It's also worth noting that some dry pigments can react quite violently with some resins with potentially dangerous results.

If you are trying a new combination the safest way is to mix a very small sample batch. Ideally this should be done outside in a safe area. Keep a metal bucket to hand to cover the sample if it shows any signs of getting a bit explody. In extreme cases it can catch fire, releasing toxic smoke and spit hot droplets of resin which can cause very serious eye damage.

Quote :
I've tried mixing brass powder with epoxy (quick set) as an experiment.  I got strange results.  The mixture looks dark grey -green!  There is a complex process of refraction and reflection whereby different colours are refracted or reflected differently in different directions as well, depending on particle size and density, so watch out if you expect it to look like real brass (or copper; I also tried that).  I have heard of "cold casting" and I have seen successful attempts using bronze, but perhaps the particle size is much smaller than the powder I was using and they use  really dense mixture..

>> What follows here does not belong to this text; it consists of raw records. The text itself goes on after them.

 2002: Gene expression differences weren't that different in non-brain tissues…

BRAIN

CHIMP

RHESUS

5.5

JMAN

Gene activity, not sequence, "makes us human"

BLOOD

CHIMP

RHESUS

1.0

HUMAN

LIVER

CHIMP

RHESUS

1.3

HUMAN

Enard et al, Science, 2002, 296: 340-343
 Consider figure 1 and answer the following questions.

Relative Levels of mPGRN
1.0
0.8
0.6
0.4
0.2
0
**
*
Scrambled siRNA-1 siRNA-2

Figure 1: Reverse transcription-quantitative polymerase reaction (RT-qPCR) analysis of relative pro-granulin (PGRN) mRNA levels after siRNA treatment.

You do need quite a high ratio of metal powder to resin to get good results. Exactly how much depends on the characteristics of the mould, the particle size, the type of resin and and other fillers, pigments or additives used.

The powder used also needs to be relatively fine, metal filings won't give the same result.

If you mix the powder with the resin you will usually need to cut back and buff the surface of the finished mould using a fine abrasive to get a good effect, this will also reduce the 'plastic' texture of the casting. Done right the effect is virtually indistinguishable from real metal, at least for satin or polished finishes.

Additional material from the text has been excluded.